私生活がどんな状況でも、早朝から絵の勉強を怠らず、その絵筆はますます冴え渡り、各地の展覧会・博覧会で作品が高く評価された。 誹謗や中傷が渦巻く中、1904年(29歳)には、展覧会に出品中の『遊女亀遊』の顔が落書きされるという酷い事件も起きる。会場の職員から絵を前に「どうしますか」と尋ねられた松園は、「そのまま展示を続けて下さい。この現実を見せましょう…」と語ったという。

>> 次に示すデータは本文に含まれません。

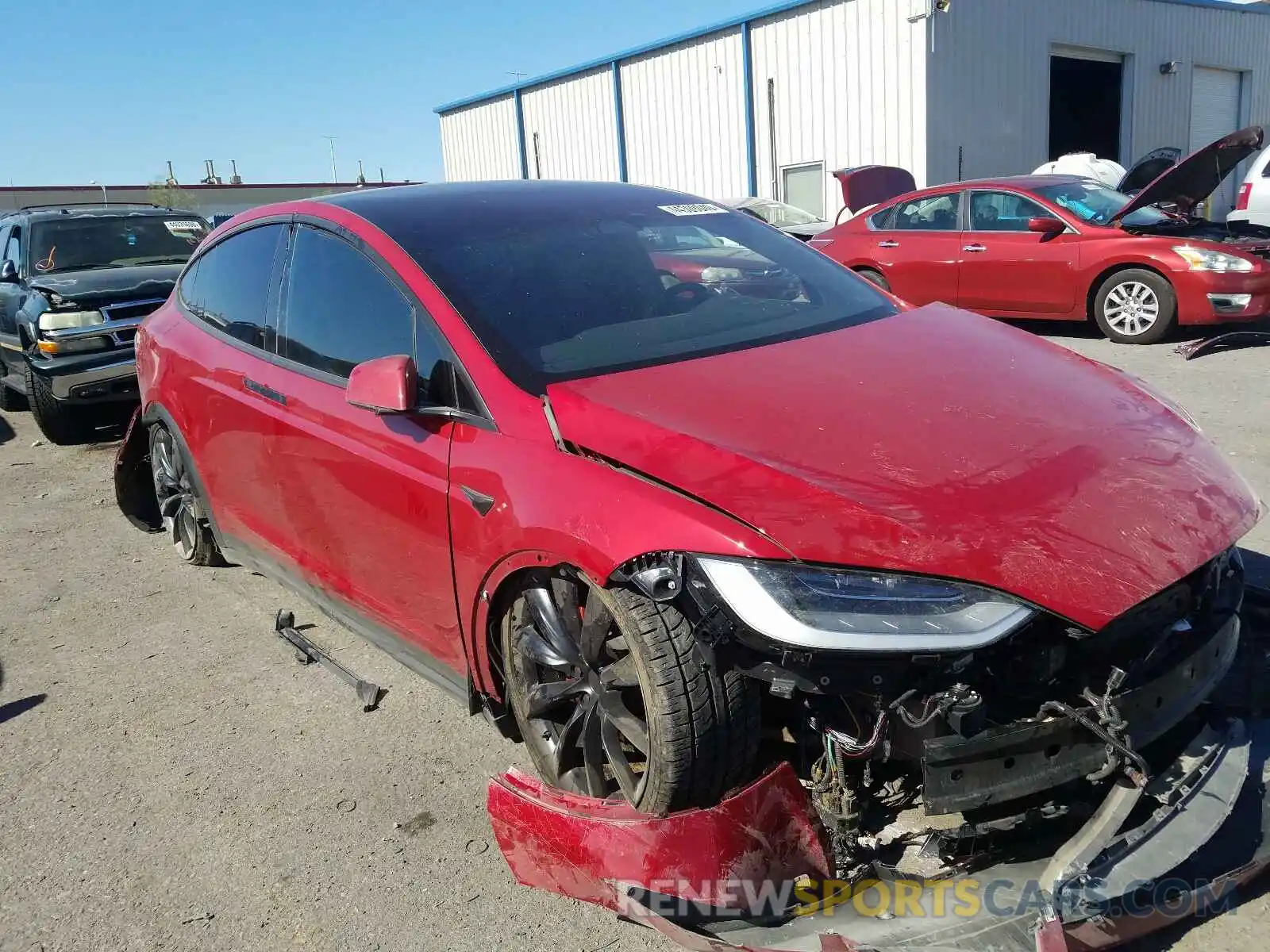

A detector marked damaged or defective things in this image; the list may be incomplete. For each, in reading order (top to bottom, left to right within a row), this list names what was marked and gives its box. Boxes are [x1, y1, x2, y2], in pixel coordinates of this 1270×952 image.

crumpled hood [28, 261, 181, 305]
damaged red car [117, 182, 1270, 952]
damaged headlight [695, 559, 1031, 654]
crumpled hood [548, 307, 1260, 635]
detached front bumper [487, 593, 1270, 949]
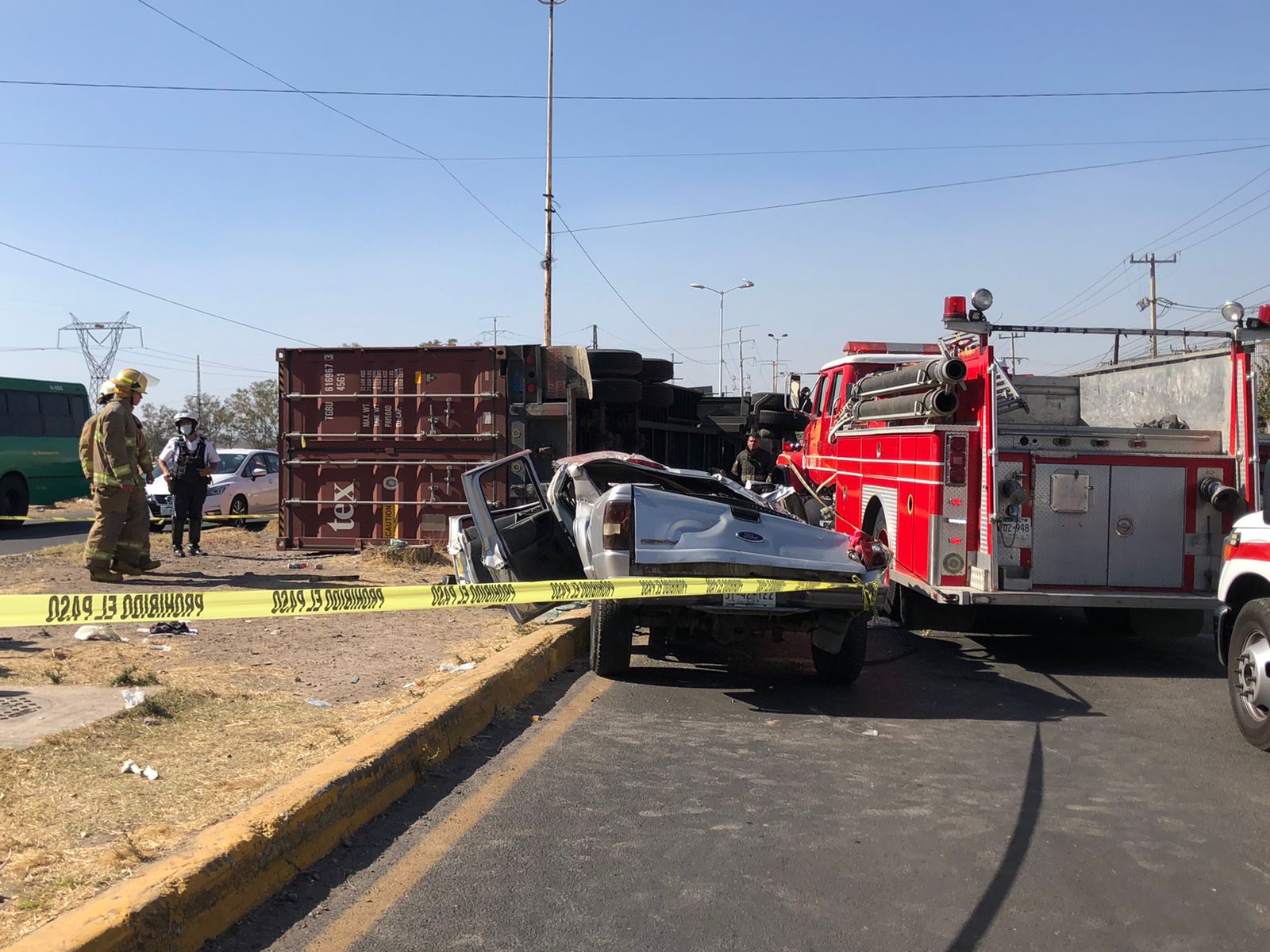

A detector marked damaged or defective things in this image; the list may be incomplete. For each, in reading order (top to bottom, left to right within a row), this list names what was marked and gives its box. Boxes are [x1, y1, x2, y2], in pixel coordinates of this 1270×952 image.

crushed white pickup truck [447, 451, 883, 680]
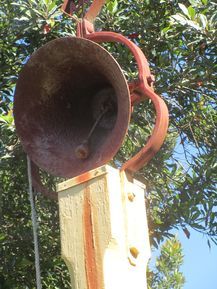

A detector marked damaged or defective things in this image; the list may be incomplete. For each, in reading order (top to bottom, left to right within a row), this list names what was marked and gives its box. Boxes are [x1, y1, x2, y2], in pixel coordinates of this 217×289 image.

rusty metal bell [14, 37, 131, 177]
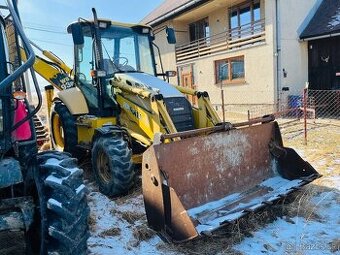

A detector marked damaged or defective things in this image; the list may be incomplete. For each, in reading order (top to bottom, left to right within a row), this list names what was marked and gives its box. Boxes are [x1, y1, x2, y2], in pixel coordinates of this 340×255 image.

rusty bucket [142, 116, 320, 242]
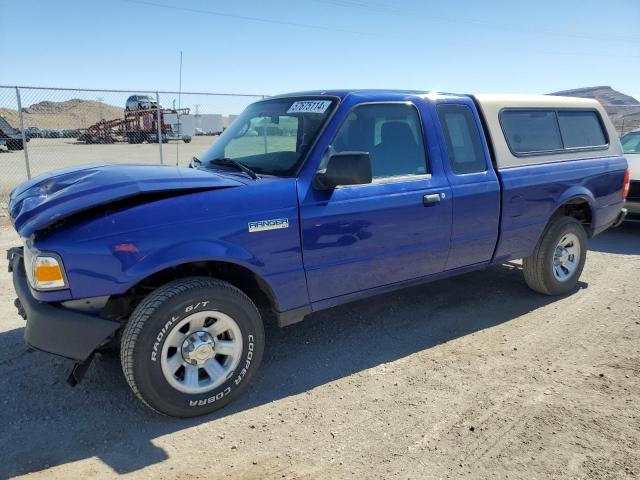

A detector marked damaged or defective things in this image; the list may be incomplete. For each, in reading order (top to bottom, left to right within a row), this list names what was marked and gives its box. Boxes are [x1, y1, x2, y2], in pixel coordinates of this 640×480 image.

crumpled hood [10, 163, 245, 236]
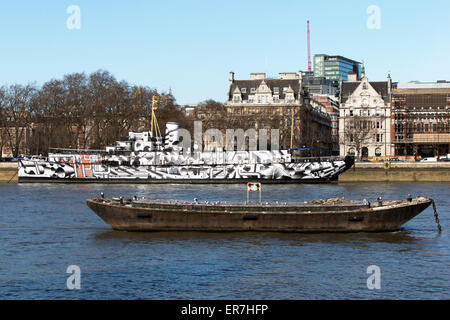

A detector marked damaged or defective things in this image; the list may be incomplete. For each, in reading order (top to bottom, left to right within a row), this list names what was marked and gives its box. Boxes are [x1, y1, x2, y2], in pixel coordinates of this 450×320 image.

rusty barge [86, 195, 434, 232]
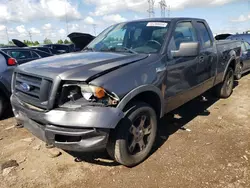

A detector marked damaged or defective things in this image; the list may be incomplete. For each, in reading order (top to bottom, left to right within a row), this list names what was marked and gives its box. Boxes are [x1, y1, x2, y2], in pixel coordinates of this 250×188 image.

crumpled front bumper [10, 94, 124, 152]
broken headlight [59, 82, 120, 107]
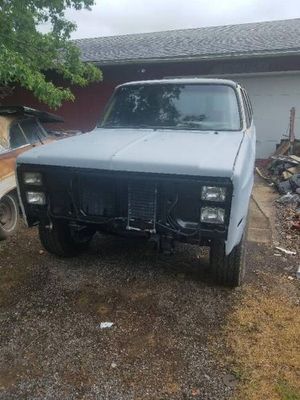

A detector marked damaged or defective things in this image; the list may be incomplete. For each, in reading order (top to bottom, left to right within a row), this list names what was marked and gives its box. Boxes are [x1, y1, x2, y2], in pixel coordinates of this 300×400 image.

old rusty car [0, 105, 63, 241]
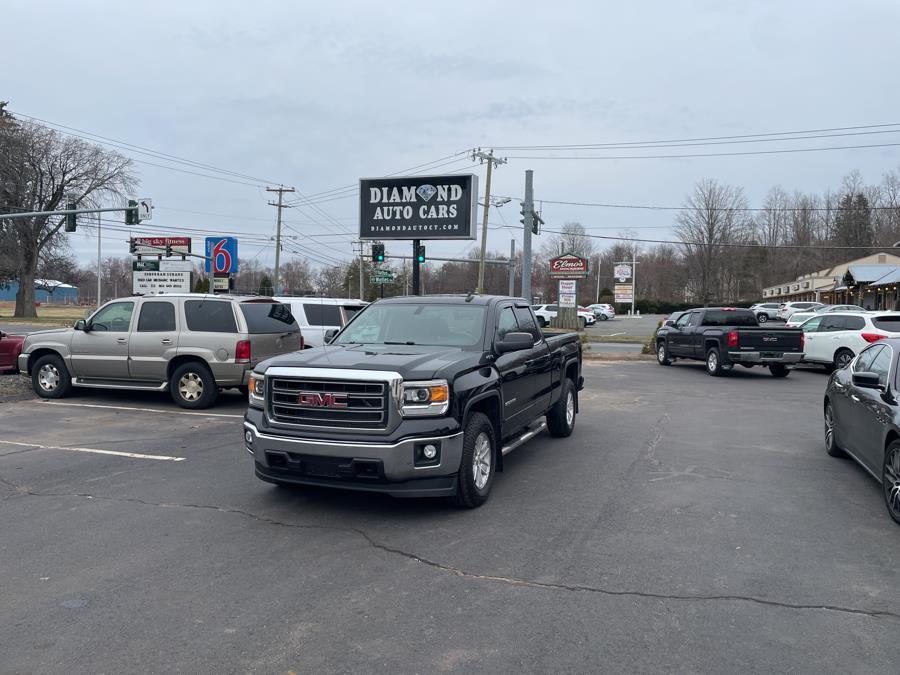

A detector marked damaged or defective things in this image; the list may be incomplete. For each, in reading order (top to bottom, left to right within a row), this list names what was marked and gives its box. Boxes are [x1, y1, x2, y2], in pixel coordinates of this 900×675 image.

crack in asphalt [7, 480, 900, 624]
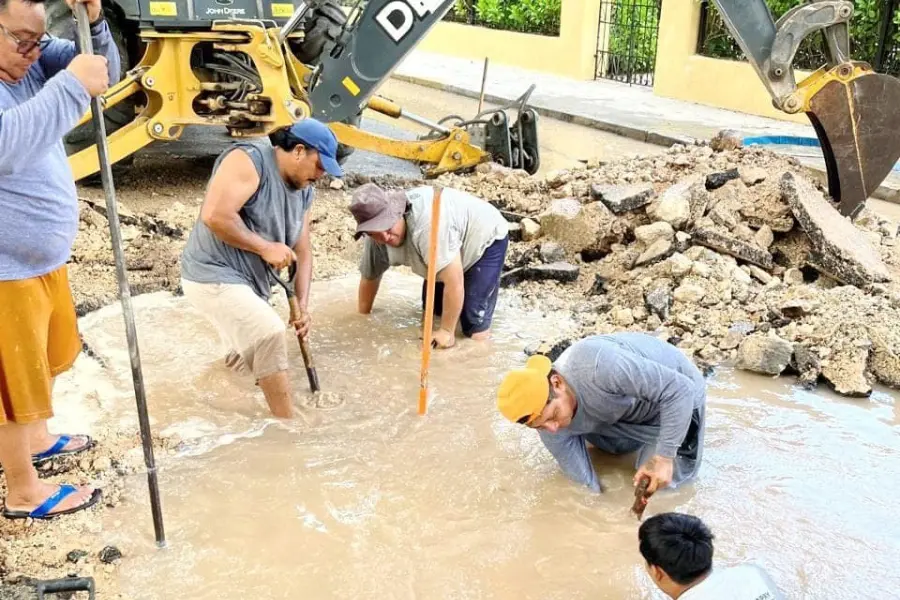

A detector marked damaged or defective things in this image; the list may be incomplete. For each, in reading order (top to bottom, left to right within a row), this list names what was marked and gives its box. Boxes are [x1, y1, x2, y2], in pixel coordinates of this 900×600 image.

broken concrete [592, 184, 652, 214]
broken concrete [784, 171, 888, 288]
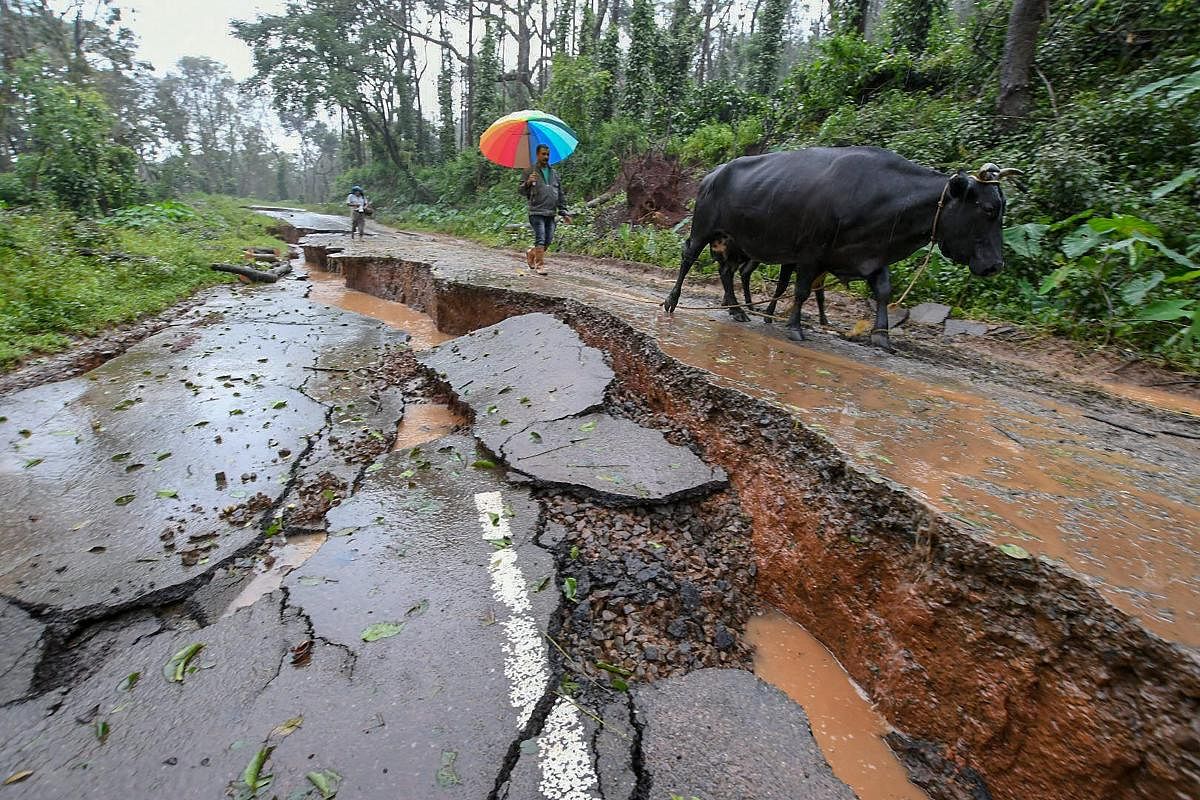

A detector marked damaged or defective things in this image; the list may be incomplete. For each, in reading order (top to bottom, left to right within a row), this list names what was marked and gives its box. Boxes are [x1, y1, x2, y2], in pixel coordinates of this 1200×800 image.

damaged road [0, 255, 854, 796]
cracked asphalt [0, 261, 854, 796]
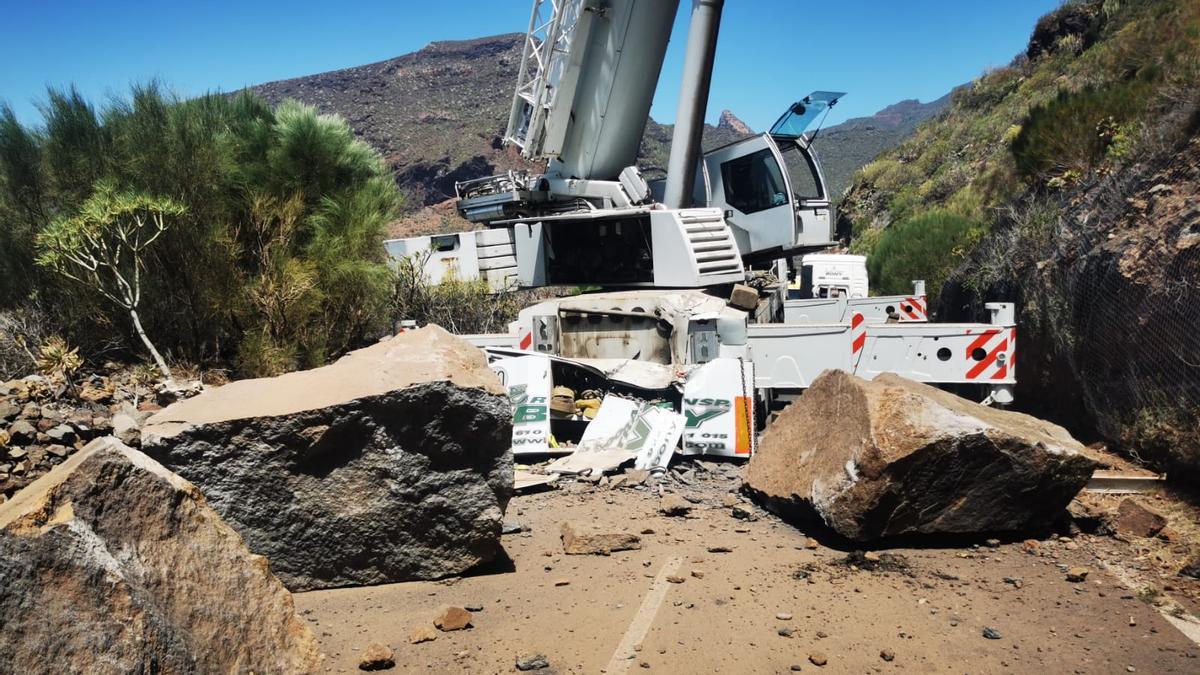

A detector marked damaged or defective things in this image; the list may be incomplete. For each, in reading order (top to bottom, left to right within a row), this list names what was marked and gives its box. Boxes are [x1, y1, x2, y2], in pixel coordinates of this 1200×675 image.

broken metal panel [487, 353, 561, 456]
broken metal panel [681, 357, 753, 456]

小柄な松園だが精神力は鋼のようだった。その活躍が、「女のくせに」とライバルの男性画家たちから激しい嫉妬と憎しみの対象になった。晩年に松園が「戦場の軍人と同じ、血みどろな戦いでした」と記すほどで、女性の社会進出を嫌う保守的な日本画壇の中で、ひたむきに、孤高に絵筆を握り続けていったのだ。
作品に描かれる女性像はどれも凛として気品に満ちており、画風はどこまでも格調高かった。1907年(32歳)に始まった文部省美術展覧会(文展)では、毎回のように入選&受賞を繰り返し、第10回からは“永久無鑑査”となる。多くの人々が作品に魅了され、以降、帝展、新文展、日展の審査員となる一方でニューヨーク万国博覧会に出品もした。
1934年、ずっと影で松園を支えてくれていた母が死亡。その2年後の1936年、61歳の松園は代表作となる『序の舞』を完成させる。それは女性が描く“真に理想の女性像”だった。様々な苦悩を克服して、燃える心を内に秘めるが如く、朱に染められた着物を着て、指し延ばした扇の先を、ただ真っ直ぐに、毅然として見つめる女性だった。「何ものにも犯されない女性の内に潜む強い意志をこの絵に表現したかった。一点の卑俗なところもなく、清澄な感じのする香り高い珠玉のような絵こそ、私の念願するものなのです」(松園)。
1948年(73歳)、女性として初めて文化勲章を受章。その翌年74歳で逝去した。現代の画壇では「松園の前に松園なく、松園の後に松園なし」とまで言われている。
※近代日本の美人画の代表的作家は、西(京都)の松園と東の鏑木(かぶらき)清方。松園の3歳年下だった鏑木は、若い頃を回想して「松園の作品は自らの目標であり、裏返しても見たいほどの欲望にかられた」と記している。